■ TASKS ■
(1) In the book review, begin at the words "It’s the last" and stop after "its sub-title says.". Rewrite that stretch with "journalist" changed to "broadcaster".
(2) According to the book review, how long did Anna Jones work on BBC1's Countryfile?
(3) List the steps the book review says Sinead took on her way into farming.

■ SELECTED PASSAGE ■
○ ○ ○ ○ ○
It’s the last day of the blogtour for this thought-provoking book and I’m delighted to be closing the tour.
Anna Jones is a journalist specialising in country affairs, working out of Bristol. She’s also a farmer’s daughter, and her book is her analysis of the relationship between town and country as its sub-title says.
On days when I wake up rather early and switch on the radio, I can recall hearing her name as reporter on Radio 4’s Farming Today, one of many shows she is involved with, and she worked on BBC1’s Countryfile for over a decade.
The book begins by talking about ‘Home’, which for Jones’ first 18 years was a hill farm on the Shropshire/Welsh borders, and she explores her own family history on the farm. There are neighbours who’ve barely left the county. But contrasting with that there are the stories of incomers to the farming world, like Sinead who became fascinated by agriculture while working in recruitment. She took voluntary redundancy and started a market garden with her partner, growing speciality vegetables and edible flowers for the restaurant trade. She finally felt at home in her new career.
○ ○ ○ ○ ○
■ DATA SHOWN ■
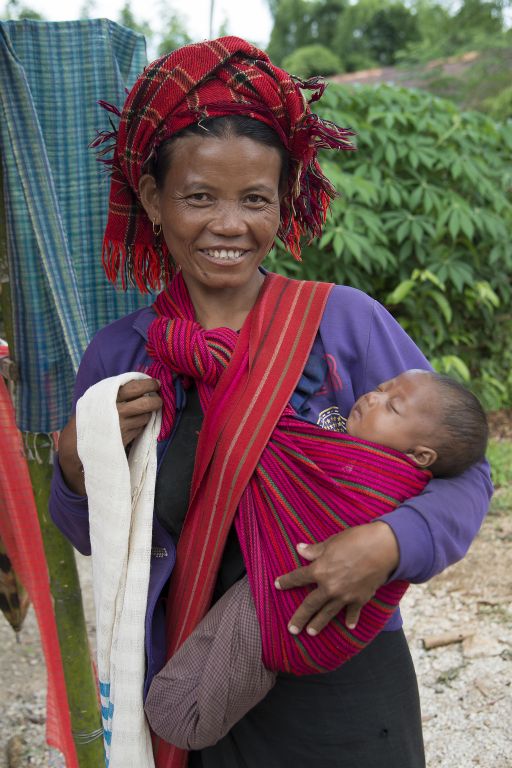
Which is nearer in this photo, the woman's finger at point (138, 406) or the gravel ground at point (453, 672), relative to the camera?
the woman's finger at point (138, 406)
○ ○ ○ ○ ○
■ ANSWERS GIVEN ■
(1)
It’s the last day of the blogtour for this thought-provoking book and I’m delighted to be closing the tour.
Anna Jones is a broadcaster specialising in country affairs, working out of Bristol. She’s also a farmer’s daughter, and her book is her analysis of the relationship between town and country as its sub-title says.

(2) For over a decade.

(3)
- She became fascinated by agriculture while working in recruitment.
- She took voluntary redundancy.
- She started a market garden with her partner.
- She grew speciality vegetables and edible flowers for the restaurant trade.